_Aufgabenliste:_
(a) Gib den Teil des Threads über fetchmail zwischen „bleibt nur ein“ und „wohin sie sollen?“ einschließlich wortgetreu wieder.
(b) Führe den Thread über fetchmail im Anschluss an seinen letzten Satz fort.

_Quellenauszug:_
☆ ☆ ☆ ☆
# fetchmail holt mails, postfix versendet aber keine [solved]

## hakker82

habe gerade fetchmail emerged und eingestellt

bleibt nur ein Problem, in welchem Ordner landen die mails?

 :Confused: 

[gelöst]

neues Thema: fetchmail holt mails, versendet aber keineLast edited by hakker82 on Fri Nov 19, 2004 9:25 am; edited 4 times in total

----------

## tph

Tja, was hast Du Deinem MTA denn gesagt, wohin sie sollen?

Wenn Du dem standard Gentoo-Weg gefolgt bist, legt Postfix (hast Du es drauf?) die Mails unter ~/.maildir ab.

Gruß, Tobi

----------

## hakker82

Wo steht was vom standard Gentoo weg?

habe mal in portage gesucht, da steht postfix wäre ein Ersatz für sendmail

aber fetchmail, muss doch auch so arbeiten

wie geht das mit postfix?

----------

## tph

In Deiner fetchmailrc hast Du ja angegeben, an welchen User die Mails gehen sollen.

IMHO wird die Mail an Deinen MUA übergeben, dieser übergibt sie dem User. Mit Sendmail kenne ich mich leider nicht aus, es soll aber Sadismus gleichen, Sendmail zu konfigurieren.

Ein Lesetipp: Standard-Gentoo-Weg

Tobi

----------

## hakker82

ah, ja

das sieht einfacher aus

es geht mir hier eigentlich darum meine mails automatisch von einem Server zu holen, 

um das Ganze dann in torsmo anzuzeigen

Danke für den Tipp!

----------

## hakker82

habe gerade postfix und mutt emerged

aber: das wirft noch mehr Fragen auf

wie konfiguriert man postfix (keine Ahnung) 

mit der Anleitung kann ich nicht viel anfangen

----------

## Gekko

 *hakker82 wrote:*   

> mit der Anleitung kann ich nicht viel anfangen

 

Dann solltest Du mal mit Google, man & co. anfangen   :Rolling Eyes:  und lernen. Und wenn dann spezielle Fragen auftauchen versuchen sie zu lösen. Mache doch deinem Nick mal alle Ehre   :Wink: 

Edit: Das soll bitte nicht als "böse" aufgefasst werden, mir geht halt nur die Galle hoch wenn man Hinweise kriegt, und dann "ich kann damit nix anfangen" schreibt, weil man zu faul ist sich mal 2-3 Tage mit was zu beschäftigen.   :Crying or Very sad:  

----------

## hakker82

ich konnte damit schon was anfangen, bin mit einigen Einstellungen aber tatsächlich überfordert

bis jetzt läuft ja zumindest fetchmail -c: es wird angezeigt wie viele mails auf dem Server liegen

nur wie es dann weitergeht, ist mir nicht klar

ich habe mich auf jeden Fall dazu entschieden fetchmail zu nutzen

aber was brauche ich noch? und vor allem wie konfiguriert man es?
☆ ☆ ☆ ☆
_Arbeitsmaterial:_
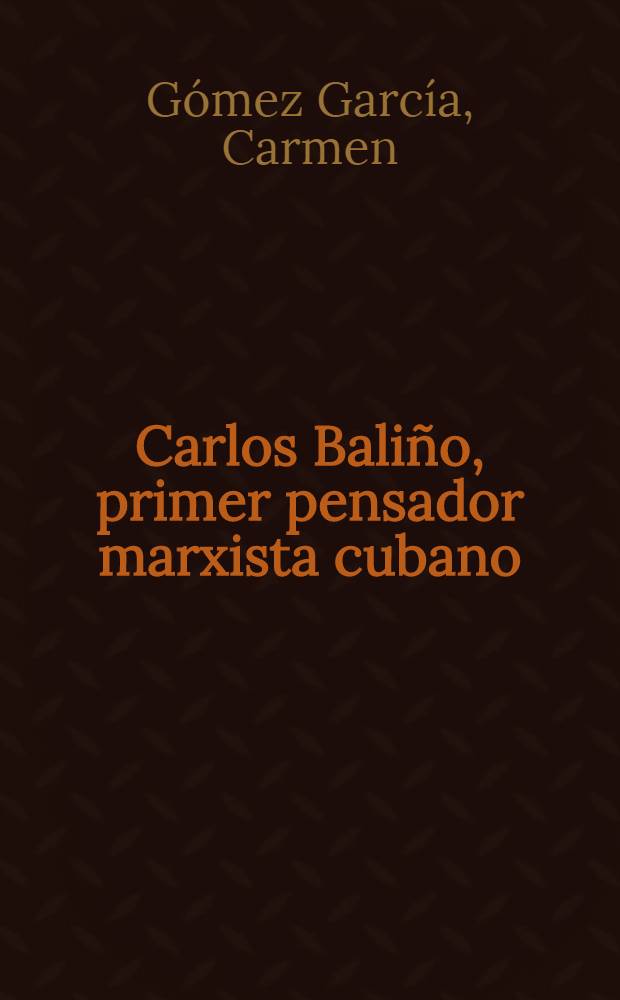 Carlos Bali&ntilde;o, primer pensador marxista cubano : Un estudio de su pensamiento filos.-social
☆ ☆ ☆ ☆
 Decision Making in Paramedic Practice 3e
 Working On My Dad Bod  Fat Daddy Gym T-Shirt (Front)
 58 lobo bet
☆ ☆ ☆ ☆
_Lösungen:_
(a)
bleibt nur ein Problem, in welchem Ordner landen die mails?

 :Confused: 

[gelöst]

neues Thema: fetchmail holt mails, versendet aber keineLast edited by hakker82 on Fri Nov 19, 2004 9:25 am; edited 4 times in total

----------

## tph

Tja, was hast Du Deinem MTA denn gesagt, wohin sie sollen?

(b)
poostfix ist auf jeden Fall nix für mich, die Anleitung bringt mich nämlich überhaupt nicht weiter

----------

## hakker82

damit z.B. kann ich nichts anfangen:

# RECEIVING MAIL

# The inet_interfaces parameter specifies the network interface

# addresses that this mail system receives mail on.  By default,

# the software claims all active interfaces on the machine. The

# parameter also controls delivery of mail to user@[ip.address].

#

#inet_interfaces = all

#inet_interfaces = $myhostname

#inet_interfaces = $myhostname, localhost

inet_interfaces = $myhostname, localhost

mydestination = $myhostname, localhost.$mydomain

----------

## hakker82

mittlerweile ist mir klar, dass man einen MTA benötigt

kann mir jemauf einen Link zu einer Seite geben, auf der steht, wie man einen MTA konfiguriert

und auch einen spool einrichtet?

----------

## Gekko

http://www.gentoo.de/doc/de/virt-mail-howto.xml

http://www.tuxhausen.de/software_postfix.html

http://people.freenet.de/howto/postfix.html

http://workaround.org/articles/ispmail/

http://www.debianhowto.de/de/howtos.html  (Punkt 4.)

und, und, und.

Dies ist erst der Anfang von dem was mir Google ausspuckt. Lies diese Sachen mal, bis Du verstanden hast was da überhaupt möglich ist, wie es funktioniert. Du könntest ja auch mal bisschen Geld ausgeben und Dir ein Fachbuch besorgen wenn Dir das mehr weiterhilft. Es gibt gute Einstiegsbücher, die Dir helfen einen Mailserver von der Pike aus aufzusetzen.

Weiters bitte ich Dich die Edit Funktion zu benutzen, dafür ist sie auch da. 3 Posts in Folge im selben Thread innerhalb von ca. 30 Minuten ist schon ein wenig viel, oder?   :Laughing: 

----------

## psyqil

 *hakker82 wrote:*   

> mittlerweile ist mir klar, dass man einen MTA benötigt
> 
> kann mir jemauf einen Link zu einer Seite geben, auf der steht, wie man einen MTA konfiguriert
> 
> und auch einen spool einrichtet?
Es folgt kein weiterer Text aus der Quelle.